# Again.... 4.9mm question



## tworedroseman (Jan 7, 2002)

Randy - hunt up Dee Lusby and pose the questions to her. If you follow this site she has been into 4.9mm foundation for quite some time and can give you more than "a guess" answer.


----------



## Dee A. Lusby (Oct 4, 2000)

Hi Randy:
You wrote:

1. If I have my bees on 4.9mm comb what effect will a "normal" queen excluder have? Will the smaller queen be able to pass thru it?

Reply:
Depends upon the queen excluder, as standard sizing has changed over the years. Also if metal excluder, you need to make sure no rungs are warped and curved out of place which can in itself allow a small queen through. Then depending upon the race/strain I would say normally the queen will be contained, but I have known very small queens to pass through. That is small for the race/strain used i.e. caucasian maybe if any one can!!

2. Is there a problem with using larger foundation in the honey super (5.4mm)? Or should I still to all 4.9mm?

Reply:
This is a problem using larger foundation to some extent. Depending upon the uniformity of the mating to smaller when the queen shifts after downsizing, you can run into colonies that don't want to use the bigger stuff. 

Also on bad flows or in average years when much honey is not being stored, the bees have a tendency to pack the broodnest area first and then the honey supers last. It is far easier to use 5.1-5.2 size honey supers then it is the larger 5.4 or even bigger sizing like perma comb. Above 5.5 would be extremely bad IMPOV.

Task to carry out =
Continue the forum thread about 4.9mm foundation from its final sentence onward.

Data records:
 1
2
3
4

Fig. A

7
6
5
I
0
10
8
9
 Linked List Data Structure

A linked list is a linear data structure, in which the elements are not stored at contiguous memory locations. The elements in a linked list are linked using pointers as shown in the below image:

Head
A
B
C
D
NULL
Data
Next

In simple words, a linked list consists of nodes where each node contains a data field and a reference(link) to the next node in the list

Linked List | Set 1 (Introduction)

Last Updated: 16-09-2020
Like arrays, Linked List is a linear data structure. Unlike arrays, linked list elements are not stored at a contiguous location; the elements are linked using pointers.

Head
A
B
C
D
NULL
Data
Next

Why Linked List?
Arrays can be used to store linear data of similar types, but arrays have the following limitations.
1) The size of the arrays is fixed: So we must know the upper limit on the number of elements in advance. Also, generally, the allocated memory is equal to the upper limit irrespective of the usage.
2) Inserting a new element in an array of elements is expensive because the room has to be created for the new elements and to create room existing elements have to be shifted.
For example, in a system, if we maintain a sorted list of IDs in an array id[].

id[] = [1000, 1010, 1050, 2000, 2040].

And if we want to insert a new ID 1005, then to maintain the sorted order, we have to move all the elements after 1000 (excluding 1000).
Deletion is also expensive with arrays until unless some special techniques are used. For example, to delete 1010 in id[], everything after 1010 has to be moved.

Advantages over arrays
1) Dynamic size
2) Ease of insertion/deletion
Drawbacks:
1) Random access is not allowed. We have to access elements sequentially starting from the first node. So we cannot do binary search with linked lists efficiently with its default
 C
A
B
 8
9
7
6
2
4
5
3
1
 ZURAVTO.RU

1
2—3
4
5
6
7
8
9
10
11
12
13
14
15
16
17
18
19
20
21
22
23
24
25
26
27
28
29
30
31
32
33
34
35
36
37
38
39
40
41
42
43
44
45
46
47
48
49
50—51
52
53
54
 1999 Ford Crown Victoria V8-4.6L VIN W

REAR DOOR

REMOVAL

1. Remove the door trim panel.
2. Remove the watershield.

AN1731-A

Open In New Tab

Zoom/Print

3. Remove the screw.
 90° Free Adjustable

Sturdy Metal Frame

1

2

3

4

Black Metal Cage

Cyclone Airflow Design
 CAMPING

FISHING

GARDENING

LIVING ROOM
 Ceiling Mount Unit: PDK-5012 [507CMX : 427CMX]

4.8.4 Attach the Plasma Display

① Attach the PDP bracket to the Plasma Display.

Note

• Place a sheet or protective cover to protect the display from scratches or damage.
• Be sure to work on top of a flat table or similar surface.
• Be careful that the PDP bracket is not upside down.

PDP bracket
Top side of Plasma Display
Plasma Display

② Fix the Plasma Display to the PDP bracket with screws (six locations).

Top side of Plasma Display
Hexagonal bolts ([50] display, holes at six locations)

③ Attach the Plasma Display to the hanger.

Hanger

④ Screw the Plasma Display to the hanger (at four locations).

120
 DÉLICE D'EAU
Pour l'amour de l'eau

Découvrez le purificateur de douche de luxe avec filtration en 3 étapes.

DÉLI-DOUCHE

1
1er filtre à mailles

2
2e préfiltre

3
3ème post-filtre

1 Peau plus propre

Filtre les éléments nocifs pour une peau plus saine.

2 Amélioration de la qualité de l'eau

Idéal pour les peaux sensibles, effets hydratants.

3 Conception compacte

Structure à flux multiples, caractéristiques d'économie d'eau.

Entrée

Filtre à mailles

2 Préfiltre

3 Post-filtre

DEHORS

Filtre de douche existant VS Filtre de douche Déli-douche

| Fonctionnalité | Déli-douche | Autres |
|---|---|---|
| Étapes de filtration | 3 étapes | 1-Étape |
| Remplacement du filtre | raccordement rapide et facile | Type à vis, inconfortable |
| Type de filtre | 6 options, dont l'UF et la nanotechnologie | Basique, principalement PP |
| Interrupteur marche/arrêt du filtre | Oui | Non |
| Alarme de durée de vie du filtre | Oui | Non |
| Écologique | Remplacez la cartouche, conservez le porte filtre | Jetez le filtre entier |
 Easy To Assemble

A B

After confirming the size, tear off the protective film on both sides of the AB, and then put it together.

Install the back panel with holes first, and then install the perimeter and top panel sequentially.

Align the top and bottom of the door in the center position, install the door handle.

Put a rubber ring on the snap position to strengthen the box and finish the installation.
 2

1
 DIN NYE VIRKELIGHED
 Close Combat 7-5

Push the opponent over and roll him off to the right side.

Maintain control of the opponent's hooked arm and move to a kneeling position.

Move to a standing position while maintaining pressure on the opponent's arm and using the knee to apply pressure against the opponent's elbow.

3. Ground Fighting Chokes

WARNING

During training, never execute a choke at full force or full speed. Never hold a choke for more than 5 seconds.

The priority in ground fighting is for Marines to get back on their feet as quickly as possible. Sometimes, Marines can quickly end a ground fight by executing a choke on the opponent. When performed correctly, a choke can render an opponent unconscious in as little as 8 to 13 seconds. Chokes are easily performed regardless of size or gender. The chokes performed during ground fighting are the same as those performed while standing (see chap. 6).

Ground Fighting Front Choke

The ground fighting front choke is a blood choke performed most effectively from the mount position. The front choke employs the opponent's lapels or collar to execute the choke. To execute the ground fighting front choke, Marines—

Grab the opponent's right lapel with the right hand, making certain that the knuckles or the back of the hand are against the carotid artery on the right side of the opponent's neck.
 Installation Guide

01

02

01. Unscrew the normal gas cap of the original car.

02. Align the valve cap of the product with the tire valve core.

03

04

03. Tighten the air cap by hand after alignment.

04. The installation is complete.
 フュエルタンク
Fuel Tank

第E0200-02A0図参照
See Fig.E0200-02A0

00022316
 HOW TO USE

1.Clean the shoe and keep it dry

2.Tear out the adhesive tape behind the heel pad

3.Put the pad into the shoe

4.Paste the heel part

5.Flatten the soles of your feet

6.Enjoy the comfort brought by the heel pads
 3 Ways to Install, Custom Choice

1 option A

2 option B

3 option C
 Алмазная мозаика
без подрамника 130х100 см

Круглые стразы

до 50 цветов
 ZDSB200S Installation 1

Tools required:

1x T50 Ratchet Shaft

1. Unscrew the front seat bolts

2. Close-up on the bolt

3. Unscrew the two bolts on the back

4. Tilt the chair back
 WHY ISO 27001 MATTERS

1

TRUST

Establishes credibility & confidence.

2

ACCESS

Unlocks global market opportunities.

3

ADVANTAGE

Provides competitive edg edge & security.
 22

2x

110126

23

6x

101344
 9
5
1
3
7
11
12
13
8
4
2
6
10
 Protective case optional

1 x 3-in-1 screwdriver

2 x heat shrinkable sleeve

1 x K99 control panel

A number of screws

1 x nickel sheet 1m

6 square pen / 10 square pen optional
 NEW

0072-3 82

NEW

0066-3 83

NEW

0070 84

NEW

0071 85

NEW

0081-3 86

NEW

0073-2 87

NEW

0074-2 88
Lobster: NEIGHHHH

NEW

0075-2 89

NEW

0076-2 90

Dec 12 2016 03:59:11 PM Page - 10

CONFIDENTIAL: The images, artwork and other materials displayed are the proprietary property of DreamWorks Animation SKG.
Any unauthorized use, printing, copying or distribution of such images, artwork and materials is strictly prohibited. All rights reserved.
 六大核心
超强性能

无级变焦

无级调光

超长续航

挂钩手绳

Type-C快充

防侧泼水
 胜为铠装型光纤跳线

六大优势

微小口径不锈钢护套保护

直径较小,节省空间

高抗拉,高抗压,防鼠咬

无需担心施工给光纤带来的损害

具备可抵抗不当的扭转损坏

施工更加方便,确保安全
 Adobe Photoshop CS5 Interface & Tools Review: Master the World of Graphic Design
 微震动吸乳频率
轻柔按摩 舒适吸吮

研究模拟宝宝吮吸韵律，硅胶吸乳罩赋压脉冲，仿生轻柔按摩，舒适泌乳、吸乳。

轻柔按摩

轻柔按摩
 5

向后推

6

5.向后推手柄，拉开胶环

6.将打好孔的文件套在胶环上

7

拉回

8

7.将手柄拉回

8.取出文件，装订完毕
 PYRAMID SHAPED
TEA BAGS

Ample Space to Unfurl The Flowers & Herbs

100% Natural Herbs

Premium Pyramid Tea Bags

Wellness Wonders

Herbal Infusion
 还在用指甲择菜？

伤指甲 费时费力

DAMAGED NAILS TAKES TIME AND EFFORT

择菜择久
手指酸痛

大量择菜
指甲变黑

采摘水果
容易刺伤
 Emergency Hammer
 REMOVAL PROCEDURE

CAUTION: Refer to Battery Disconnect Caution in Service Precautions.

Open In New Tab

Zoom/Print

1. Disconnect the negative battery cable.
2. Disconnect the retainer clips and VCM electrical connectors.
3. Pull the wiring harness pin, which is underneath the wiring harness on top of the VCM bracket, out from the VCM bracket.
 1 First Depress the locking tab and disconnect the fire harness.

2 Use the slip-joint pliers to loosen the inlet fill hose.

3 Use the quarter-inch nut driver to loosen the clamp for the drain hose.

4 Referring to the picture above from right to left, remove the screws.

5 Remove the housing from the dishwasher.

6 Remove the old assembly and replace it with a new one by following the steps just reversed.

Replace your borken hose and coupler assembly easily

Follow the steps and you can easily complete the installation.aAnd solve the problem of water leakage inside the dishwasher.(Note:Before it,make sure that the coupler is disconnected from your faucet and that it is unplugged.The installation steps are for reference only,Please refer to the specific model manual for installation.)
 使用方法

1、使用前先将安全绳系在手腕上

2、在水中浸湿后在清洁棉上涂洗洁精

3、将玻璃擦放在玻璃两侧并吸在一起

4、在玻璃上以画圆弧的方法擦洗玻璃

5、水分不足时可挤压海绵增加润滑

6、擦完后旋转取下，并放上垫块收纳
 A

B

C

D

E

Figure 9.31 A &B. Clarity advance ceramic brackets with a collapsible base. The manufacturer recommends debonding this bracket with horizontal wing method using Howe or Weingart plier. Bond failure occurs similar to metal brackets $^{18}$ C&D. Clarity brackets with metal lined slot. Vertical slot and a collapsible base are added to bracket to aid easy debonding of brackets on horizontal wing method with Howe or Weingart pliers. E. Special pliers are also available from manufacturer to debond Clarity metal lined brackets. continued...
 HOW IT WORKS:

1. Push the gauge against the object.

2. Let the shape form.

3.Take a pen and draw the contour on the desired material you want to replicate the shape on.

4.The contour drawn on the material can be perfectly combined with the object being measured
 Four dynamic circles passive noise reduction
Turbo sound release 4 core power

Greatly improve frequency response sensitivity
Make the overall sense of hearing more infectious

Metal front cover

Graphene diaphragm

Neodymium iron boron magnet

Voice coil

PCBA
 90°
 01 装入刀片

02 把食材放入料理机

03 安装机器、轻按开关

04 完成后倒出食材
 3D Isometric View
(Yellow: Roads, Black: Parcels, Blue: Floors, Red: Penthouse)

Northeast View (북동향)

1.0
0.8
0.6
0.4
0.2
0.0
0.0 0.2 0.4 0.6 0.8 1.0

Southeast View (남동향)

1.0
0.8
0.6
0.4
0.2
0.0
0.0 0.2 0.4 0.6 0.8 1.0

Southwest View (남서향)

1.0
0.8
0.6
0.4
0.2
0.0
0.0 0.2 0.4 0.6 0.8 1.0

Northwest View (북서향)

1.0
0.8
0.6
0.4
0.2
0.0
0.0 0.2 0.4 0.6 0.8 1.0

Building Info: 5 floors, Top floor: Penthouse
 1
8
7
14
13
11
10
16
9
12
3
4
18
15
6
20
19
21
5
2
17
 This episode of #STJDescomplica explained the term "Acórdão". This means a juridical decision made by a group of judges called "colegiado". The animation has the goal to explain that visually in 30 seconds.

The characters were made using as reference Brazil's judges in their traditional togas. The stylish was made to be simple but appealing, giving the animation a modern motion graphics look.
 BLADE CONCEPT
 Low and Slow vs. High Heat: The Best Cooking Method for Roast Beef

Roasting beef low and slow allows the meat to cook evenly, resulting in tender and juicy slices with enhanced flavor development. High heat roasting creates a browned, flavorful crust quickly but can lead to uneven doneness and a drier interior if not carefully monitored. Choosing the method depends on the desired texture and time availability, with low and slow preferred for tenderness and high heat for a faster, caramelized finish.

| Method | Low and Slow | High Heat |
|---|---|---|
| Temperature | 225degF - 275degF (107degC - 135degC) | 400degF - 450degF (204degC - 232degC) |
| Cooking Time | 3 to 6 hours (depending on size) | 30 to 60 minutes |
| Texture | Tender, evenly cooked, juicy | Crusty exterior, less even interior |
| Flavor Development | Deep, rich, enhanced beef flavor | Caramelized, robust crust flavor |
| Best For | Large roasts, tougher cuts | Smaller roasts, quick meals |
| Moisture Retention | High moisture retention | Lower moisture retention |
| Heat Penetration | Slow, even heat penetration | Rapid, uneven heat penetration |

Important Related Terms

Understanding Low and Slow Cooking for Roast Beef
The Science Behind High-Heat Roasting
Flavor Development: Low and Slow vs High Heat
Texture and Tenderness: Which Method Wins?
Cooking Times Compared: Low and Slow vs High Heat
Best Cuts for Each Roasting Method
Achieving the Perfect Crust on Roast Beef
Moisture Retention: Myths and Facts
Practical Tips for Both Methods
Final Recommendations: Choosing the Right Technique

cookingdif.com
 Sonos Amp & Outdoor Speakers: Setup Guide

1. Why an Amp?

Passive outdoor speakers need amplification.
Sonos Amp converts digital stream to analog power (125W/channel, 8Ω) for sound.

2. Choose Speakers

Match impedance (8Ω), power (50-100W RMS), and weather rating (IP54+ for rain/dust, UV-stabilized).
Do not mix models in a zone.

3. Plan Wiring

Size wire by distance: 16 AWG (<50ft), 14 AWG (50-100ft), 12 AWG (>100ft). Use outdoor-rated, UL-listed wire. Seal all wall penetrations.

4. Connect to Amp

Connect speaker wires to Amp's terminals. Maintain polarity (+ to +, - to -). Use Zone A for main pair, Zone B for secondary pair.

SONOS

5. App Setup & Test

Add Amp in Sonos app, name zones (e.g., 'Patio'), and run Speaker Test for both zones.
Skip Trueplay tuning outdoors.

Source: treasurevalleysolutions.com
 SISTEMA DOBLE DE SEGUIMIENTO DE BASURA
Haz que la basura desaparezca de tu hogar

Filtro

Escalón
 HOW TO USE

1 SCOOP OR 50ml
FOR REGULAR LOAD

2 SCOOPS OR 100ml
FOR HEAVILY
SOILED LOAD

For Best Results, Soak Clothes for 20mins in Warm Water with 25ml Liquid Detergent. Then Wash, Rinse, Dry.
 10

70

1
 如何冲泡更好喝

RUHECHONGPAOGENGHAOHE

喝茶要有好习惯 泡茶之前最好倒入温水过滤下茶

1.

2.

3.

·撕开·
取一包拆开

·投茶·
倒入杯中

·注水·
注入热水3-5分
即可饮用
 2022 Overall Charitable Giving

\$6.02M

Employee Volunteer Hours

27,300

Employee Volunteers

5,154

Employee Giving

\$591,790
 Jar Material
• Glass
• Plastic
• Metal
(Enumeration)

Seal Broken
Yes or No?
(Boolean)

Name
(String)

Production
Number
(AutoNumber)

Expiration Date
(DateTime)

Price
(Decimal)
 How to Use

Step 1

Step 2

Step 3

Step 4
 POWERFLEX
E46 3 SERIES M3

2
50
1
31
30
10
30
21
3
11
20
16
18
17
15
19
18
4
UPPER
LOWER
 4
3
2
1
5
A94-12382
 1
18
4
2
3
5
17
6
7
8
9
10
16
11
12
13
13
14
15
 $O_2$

Solved exercise =
3. Lastly, What kind of problems would I encounter if as part of my normal comb replacement( of 5.4mm) just added some 4.9mm foundation. I would then plan on using that next generation as a seed frame.

Reply:
First of all it would be a real nightmare job as bees have a short term memory and would follow more the imprint of the cell pattern next to them. Also with abundent larger comb they are accustomed to and no regressing in sizing, depending upon the time of the year tried it could be almost impossible to do. 

Maybe first thing in the spring you could get some drawn, as bees are at their smallest early in the spring at starting up brood and only progress bigger in sizing as the year goes on. 

During honey flows of any magnitude, it would be near impossible as the bees then are in a honey gathering mode for cell building and not a brooding mode for the smaller cell size associated with worker brood.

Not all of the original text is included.